• **Dataset content**
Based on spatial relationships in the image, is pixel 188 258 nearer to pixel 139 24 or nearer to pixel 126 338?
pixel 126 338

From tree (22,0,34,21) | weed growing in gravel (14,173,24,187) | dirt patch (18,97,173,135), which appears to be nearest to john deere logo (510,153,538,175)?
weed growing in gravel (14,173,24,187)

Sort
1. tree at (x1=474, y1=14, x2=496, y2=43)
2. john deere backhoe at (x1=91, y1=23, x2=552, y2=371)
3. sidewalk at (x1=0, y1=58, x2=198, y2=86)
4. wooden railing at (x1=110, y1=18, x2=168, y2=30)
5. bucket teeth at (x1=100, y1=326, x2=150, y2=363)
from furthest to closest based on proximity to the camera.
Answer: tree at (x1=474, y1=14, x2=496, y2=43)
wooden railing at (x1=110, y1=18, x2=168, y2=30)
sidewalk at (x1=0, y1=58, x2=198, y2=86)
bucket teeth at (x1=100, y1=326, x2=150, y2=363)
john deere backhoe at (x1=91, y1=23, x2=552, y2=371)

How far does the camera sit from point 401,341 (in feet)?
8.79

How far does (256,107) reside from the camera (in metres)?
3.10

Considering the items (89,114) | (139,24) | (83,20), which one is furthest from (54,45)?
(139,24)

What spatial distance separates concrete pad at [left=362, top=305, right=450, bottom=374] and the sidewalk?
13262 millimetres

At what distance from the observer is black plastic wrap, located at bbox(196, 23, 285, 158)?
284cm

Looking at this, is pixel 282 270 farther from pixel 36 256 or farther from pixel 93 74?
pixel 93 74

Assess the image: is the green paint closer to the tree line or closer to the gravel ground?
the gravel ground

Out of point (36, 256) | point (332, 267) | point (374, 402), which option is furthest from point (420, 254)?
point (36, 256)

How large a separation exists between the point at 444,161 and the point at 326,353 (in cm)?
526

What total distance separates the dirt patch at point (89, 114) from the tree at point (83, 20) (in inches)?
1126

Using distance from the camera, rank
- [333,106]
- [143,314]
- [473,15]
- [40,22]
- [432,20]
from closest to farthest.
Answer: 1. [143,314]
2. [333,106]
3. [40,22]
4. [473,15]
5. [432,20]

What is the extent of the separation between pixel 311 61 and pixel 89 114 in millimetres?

• **Task details**
Copy out all of the entries above word for word, with nothing changed or left out.

• **Result below**
Based on spatial relationships in the image, is pixel 188 258 nearer to pixel 139 24 or nearer to pixel 126 338?
pixel 126 338

From tree (22,0,34,21) | weed growing in gravel (14,173,24,187) | dirt patch (18,97,173,135), which appears to be nearest to john deere logo (510,153,538,175)?
weed growing in gravel (14,173,24,187)

Sort
1. tree at (x1=474, y1=14, x2=496, y2=43)
2. john deere backhoe at (x1=91, y1=23, x2=552, y2=371)
3. sidewalk at (x1=0, y1=58, x2=198, y2=86)
4. wooden railing at (x1=110, y1=18, x2=168, y2=30)
5. bucket teeth at (x1=100, y1=326, x2=150, y2=363)
from furthest to closest based on proximity to the camera.
Answer: tree at (x1=474, y1=14, x2=496, y2=43)
wooden railing at (x1=110, y1=18, x2=168, y2=30)
sidewalk at (x1=0, y1=58, x2=198, y2=86)
bucket teeth at (x1=100, y1=326, x2=150, y2=363)
john deere backhoe at (x1=91, y1=23, x2=552, y2=371)

How far does the camera sit from point 401,341 (in feet)?
8.79

How far does (256,107) reside from the camera (in metres)?
3.10

Considering the items (89,114) | (139,24) | (83,20), which one is furthest from (54,45)?
(139,24)

What spatial distance separates concrete pad at [left=362, top=305, right=450, bottom=374] and the sidewalk?
13262 millimetres

At what distance from the observer is black plastic wrap, located at bbox(196, 23, 285, 158)?
284cm

Looking at this, is pixel 282 270 farther from pixel 36 256 or farther from pixel 93 74?
pixel 93 74

Assess the image: is the green paint closer to the tree line or closer to the gravel ground?
the gravel ground

Out of point (36, 256) | point (332, 267) | point (374, 402), which option is furthest from point (420, 254)?
point (36, 256)

How large a separation exists between the point at 444,161 and the point at 326,353 (in cm)?
526

What total distance separates the dirt patch at point (89, 114) from the tree at point (83, 20) (in inches)?
1126

Using distance from the camera, rank
- [333,106]
- [143,314]
- [473,15]
- [40,22]
- [432,20]
from closest to farthest.
Answer: 1. [143,314]
2. [333,106]
3. [40,22]
4. [473,15]
5. [432,20]

What is the extent of the separation between pixel 311 61 and pixel 89 114 in millimetres?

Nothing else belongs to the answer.